### Texte à lire
Dossier: 2000-4542-IT-I

ENTRE :

JAMES P. GRAHAM,

appelant,

et

SA MAJESTÉ LA REINE,

intimée.

Motifsdu jugement

Le juge Hamlyn, C.C.I.

[1]            Dans un avis de nouvelle cotisation daté du 29 avril 1999, le ministre du Revenu national (le « ministre » ) a établi une nouvelle cotisation à l'égard de l'appelant afin d'inclure à titre d'allocation de retraite un montant non déclaré de 22 000 $.

[2]            L'appelant a produit un avis d'opposition valide pour l'année d'imposition 1995. Dans un avis de ratification daté du 27 mars 2000, le ministre a ratifié la nouvelle cotisation. James Graham a par la suite interjeté appel devant cette cour à l'encontre de la nouvelle cotisation établie à l'égard de sa déclaration de revenus de 1995.

[3]            L'appelant a soutenu ce qui suit dans son avis d'appel qu'il a adopté dans le cadre de sa preuve :

1.                     Le montant de 22 000 $ lui a été payé pour des coûts engagés par son épouse et lui-même au cours du voyage de retour entre London, en Ontario, et Halifax, en Nouvelle-Écosse. Le montant constituait un remboursement du coût de la vie, du loyer, de la nourriture, etc. pendant qu'il cherchait un emploi en Nouvelle-Écosse;

2.                     Ce montant représente également un remboursement de toutes les sommes qui ont été perdues lors de la vente de sa maison à London, Ontario;

3.                     Ces coûts étaient supérieurs à 22 000 $ et ont été payés en dollars après impôt.

[4]            Selon le témoignage de l'appelant, Pitney Bowes du Canada Limitée, la défenderesse, dans une poursuite pour congédiement injustifié intentée par l'appelant, a offert de régler la poursuite de l'appelant en versant en partie

                [TRADUCTION]

[...] en ce qui concerne le préjudice particulier, un chèque d'un montant de 22 000 $ libellé à l'ordre de James Graham. (Pièce A-6.)

L'appelant a accepté l'offre de règlement et a reçu le montant de 22 000 $.

[5]            La pièce A-2 constitue le calcul fait par l'appelant du préjudice particulier. L'appelant a calculé que ses pertes découlant de l'achat et de la vente de sa maison à London, Ontario, étaient supérieures à 27 000 $ et qu'elles comprenaient une perte du prix de revente, les honoraires d'avocat, les réparations, les honoraires immobiliers et les frais d'annulation de l'hypothèque.

[6]            Le ministre a établi une cotisation à l'égard de l'appelant en tenant compte du fait que :

1.                     Au cours de l'année d'imposition 1995, l'appelant a reçu un montant de 117 500 $ à la suite d'une poursuite pour congédiement injustifié intentée contre son employeur précédent, Pitney Bowes du Canada Limitée (ci-après la « payeuse » );

2.                     Le montant de 117 500 $ était composé des montants suivants :

a)              le montant de 28 500 $ (les intérêts avant jugement) n'a pas fait l'objet d'une cotisation à titre de revenu imposable,

b)             le montant de 67 000 $ a été déclaré par la payeuse sur un feuillet T4A à titre d'allocation de retraite,

c)              le montant non déclaré de 22 000 $ a également été payé par la payeuse à l'appelant en ce qui concerne la perte d'une charge ou d'un emploi;

3.                     L'appelant n'a pas demandé la déduction de frais de déménagement pour l'année d'imposition 1995;

4.                     L'appelant a demandé la déduction de frais de déménagement pour la dernière fois pendant l'année d'imposition 1992 en ce qui concerne son déménagement de l'Ontario vers la Nouvelle-Écosse.

### Enregistrements
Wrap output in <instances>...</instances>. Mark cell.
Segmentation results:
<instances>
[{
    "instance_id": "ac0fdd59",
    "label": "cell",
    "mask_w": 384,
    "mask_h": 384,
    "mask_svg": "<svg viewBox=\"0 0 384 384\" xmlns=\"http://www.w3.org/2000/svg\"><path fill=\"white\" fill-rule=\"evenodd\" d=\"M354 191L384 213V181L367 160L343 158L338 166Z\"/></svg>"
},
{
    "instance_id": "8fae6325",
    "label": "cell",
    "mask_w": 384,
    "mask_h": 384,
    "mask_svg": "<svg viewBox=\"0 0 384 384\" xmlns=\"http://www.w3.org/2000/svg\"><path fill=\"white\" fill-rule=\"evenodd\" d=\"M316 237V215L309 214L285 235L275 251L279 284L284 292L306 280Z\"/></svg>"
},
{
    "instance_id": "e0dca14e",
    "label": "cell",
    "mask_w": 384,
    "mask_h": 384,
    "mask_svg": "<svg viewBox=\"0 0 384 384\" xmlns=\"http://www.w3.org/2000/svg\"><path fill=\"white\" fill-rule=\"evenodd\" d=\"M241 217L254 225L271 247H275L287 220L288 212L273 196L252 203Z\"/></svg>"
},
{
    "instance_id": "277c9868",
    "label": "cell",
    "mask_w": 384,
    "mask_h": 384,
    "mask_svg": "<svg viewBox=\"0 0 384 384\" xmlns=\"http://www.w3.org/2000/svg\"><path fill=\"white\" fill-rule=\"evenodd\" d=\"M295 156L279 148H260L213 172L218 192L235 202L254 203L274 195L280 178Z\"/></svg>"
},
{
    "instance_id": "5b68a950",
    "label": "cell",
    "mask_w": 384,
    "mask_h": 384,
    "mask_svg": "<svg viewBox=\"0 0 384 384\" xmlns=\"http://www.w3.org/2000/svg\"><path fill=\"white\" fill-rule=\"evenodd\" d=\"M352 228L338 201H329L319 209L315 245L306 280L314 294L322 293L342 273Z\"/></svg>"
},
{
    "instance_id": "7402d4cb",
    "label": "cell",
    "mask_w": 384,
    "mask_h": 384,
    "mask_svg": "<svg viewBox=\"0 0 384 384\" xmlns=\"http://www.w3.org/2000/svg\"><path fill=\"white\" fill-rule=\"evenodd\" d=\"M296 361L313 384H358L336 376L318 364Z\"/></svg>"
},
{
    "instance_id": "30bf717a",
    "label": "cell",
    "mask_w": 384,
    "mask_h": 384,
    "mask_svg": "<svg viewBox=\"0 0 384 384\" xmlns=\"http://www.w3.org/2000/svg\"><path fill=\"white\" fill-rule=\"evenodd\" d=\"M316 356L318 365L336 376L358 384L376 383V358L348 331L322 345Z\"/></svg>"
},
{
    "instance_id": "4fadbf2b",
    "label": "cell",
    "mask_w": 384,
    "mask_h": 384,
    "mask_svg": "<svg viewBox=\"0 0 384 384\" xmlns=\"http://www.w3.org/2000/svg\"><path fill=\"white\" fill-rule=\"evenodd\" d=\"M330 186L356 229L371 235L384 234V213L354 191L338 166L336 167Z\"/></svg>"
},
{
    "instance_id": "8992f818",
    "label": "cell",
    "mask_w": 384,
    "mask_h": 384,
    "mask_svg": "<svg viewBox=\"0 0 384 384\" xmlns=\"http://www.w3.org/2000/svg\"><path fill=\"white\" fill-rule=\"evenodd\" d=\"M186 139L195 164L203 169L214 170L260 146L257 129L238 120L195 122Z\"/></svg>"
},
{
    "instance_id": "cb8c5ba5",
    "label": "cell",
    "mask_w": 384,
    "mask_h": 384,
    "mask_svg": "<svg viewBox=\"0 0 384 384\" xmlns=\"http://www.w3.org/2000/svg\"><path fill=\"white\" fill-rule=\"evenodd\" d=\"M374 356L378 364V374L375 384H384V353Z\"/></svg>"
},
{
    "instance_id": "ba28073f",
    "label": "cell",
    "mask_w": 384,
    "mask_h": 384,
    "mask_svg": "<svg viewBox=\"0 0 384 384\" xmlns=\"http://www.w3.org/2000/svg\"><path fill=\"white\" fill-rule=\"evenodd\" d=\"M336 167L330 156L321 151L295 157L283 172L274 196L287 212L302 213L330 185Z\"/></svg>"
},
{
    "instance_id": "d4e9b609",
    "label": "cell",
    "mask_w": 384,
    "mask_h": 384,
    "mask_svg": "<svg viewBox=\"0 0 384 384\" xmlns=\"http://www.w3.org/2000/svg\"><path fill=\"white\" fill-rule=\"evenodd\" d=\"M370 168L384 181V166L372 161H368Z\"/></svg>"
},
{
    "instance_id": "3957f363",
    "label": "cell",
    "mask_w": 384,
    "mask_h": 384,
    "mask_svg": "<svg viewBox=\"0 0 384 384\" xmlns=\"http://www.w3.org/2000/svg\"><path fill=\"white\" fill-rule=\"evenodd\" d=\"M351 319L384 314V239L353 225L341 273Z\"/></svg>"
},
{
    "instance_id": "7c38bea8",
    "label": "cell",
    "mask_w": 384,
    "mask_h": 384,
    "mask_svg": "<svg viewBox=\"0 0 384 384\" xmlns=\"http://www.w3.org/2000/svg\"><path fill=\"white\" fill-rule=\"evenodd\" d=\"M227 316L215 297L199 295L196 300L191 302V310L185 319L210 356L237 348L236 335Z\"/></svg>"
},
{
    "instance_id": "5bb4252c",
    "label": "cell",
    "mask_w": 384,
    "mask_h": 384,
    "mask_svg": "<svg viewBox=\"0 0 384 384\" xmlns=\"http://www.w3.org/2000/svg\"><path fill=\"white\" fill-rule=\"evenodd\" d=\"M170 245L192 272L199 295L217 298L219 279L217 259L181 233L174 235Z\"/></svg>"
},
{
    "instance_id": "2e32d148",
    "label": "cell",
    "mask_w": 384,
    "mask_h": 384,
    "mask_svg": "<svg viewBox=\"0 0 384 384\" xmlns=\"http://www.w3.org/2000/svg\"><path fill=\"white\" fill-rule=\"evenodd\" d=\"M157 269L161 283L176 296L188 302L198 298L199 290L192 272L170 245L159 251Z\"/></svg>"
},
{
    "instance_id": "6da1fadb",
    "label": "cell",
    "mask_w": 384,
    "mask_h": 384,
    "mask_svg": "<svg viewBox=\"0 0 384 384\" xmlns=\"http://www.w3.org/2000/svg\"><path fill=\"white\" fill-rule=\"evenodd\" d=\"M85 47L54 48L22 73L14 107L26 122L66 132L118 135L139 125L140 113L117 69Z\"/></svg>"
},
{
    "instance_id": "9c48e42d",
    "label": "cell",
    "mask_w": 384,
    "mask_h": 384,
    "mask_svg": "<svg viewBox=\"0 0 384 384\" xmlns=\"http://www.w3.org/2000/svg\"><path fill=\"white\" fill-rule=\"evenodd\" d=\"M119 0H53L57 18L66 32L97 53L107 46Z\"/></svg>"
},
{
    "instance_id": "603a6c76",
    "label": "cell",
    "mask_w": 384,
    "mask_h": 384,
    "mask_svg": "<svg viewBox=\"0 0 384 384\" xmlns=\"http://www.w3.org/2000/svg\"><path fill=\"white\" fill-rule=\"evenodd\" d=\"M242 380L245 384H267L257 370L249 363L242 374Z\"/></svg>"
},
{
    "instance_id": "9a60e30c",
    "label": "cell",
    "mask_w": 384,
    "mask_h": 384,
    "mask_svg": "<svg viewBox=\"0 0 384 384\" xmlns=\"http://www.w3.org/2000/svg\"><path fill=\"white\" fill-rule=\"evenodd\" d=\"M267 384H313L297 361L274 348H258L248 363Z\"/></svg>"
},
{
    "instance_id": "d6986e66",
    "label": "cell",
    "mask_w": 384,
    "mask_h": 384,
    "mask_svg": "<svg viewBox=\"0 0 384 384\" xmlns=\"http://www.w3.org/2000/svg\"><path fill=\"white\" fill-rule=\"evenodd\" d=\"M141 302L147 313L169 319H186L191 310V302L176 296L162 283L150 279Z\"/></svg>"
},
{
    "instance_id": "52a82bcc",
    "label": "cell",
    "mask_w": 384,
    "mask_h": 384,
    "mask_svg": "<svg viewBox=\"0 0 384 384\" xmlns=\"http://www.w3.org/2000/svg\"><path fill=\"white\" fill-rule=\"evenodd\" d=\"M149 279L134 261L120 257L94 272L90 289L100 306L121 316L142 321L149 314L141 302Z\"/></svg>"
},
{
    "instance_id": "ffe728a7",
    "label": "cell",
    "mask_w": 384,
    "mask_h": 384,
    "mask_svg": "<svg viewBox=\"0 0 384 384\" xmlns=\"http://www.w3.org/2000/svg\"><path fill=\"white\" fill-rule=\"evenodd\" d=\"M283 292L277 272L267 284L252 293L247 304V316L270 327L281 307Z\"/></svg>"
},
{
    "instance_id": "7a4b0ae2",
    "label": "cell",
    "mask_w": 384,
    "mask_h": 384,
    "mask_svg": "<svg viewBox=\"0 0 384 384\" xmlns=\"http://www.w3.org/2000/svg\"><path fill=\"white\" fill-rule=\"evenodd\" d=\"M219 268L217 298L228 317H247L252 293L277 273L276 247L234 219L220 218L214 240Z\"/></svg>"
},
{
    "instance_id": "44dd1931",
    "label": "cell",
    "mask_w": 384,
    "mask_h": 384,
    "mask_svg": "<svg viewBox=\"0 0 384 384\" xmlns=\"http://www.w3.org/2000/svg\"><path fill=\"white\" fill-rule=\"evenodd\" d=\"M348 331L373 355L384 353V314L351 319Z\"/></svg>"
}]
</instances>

### Travail demandé
Extrayez du jugement sur la nouvelle cotisation de James P. Graham le passage qui va de « 2.                     Le montant » à « vers la Nouvelle-Écosse. », sans y changer un seul mot.

### Réponse attendue
2.                     Le montant de 117 500 $ était composé des montants suivants :

a)              le montant de 28 500 $ (les intérêts avant jugement) n'a pas fait l'objet d'une cotisation à titre de revenu imposable,

b)             le montant de 67 000 $ a été déclaré par la payeuse sur un feuillet T4A à titre d'allocation de retraite,

c)              le montant non déclaré de 22 000 $ a également été payé par la payeuse à l'appelant en ce qui concerne la perte d'une charge ou d'un emploi;

3.                     L'appelant n'a pas demandé la déduction de frais de déménagement pour l'année d'imposition 1995;

4.                     L'appelant a demandé la déduction de frais de déménagement pour la dernière fois pendant l'année d'imposition 1992 en ce qui concerne son déménagement de l'Ontario vers la Nouvelle-Écosse.